DOZENS of foreign teachers could soon be arriving in Hampshire to take up posts in local schools as the staffing crisis deepens.

Today, both the county council and Southampton City Council confirmed they had launched special recruitment campaigns abroad in a bid to ensure classes remain covered over the coming year.

Advertisements have been placed in newspapers and education magazines in a number of countries, including Bulgaria, Germany, France and the Republic of Ireland.

Yesterday the Daily Echo revealed that Testwood School in Totton had hired teachers from Bulgaria because of the shortage in Britain.

There are currently 100 unfilled teacher posts in schools run by the county council, while Southampton education chiefs are looking to fill 20 full-time and three part-time posts.

It is the first time the two authorities have had to go overseas to search for teachers - but it could now become a standard procedure for the future.

Chairman of the county council's education committee, Don Allen, said the dire measures now being taken to recruit teachers reflects the seriousness of the national problem.

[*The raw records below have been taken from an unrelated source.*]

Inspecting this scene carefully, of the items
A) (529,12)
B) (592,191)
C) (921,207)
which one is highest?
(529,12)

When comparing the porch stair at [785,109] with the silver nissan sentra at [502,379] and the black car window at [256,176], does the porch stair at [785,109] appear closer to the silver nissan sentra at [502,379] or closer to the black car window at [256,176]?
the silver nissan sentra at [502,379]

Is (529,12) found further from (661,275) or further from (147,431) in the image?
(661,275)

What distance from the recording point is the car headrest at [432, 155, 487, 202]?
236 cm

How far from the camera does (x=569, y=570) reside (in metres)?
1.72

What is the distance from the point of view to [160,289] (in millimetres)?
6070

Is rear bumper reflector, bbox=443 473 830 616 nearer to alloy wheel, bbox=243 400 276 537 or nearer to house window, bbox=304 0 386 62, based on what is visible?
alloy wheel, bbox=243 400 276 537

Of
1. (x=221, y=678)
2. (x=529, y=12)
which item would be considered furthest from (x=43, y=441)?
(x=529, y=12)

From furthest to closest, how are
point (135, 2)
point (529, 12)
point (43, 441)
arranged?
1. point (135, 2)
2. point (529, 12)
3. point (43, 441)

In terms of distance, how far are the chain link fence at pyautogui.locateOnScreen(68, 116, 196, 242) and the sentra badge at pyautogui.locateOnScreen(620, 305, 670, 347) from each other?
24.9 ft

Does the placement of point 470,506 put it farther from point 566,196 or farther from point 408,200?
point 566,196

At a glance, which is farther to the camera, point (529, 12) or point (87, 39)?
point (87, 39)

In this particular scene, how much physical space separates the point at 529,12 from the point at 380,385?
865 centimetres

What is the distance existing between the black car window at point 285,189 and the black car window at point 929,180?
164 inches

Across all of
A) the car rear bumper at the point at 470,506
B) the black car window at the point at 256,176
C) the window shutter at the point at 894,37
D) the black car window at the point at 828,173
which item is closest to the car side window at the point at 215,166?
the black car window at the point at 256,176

"I think initially parents will obviously be slightly concerned about teachers coming to our schools from abroad," he added. "But they must ask themselves whether they want their child to have a teacher in front of them in class or not.

"There is every evidence that the teachers who are being recruited from abroad, particularly Bulgaria, are highly skilled and speak extremely good English. I can see no real problem with it.

"There is a severe shortage of teachers across the country and it is going to get worse," he warned.

"Teachers are leaving the profession because they are fed-up with the sheer level of bureaucracy that has been loaded on top of them from the government over the past four years."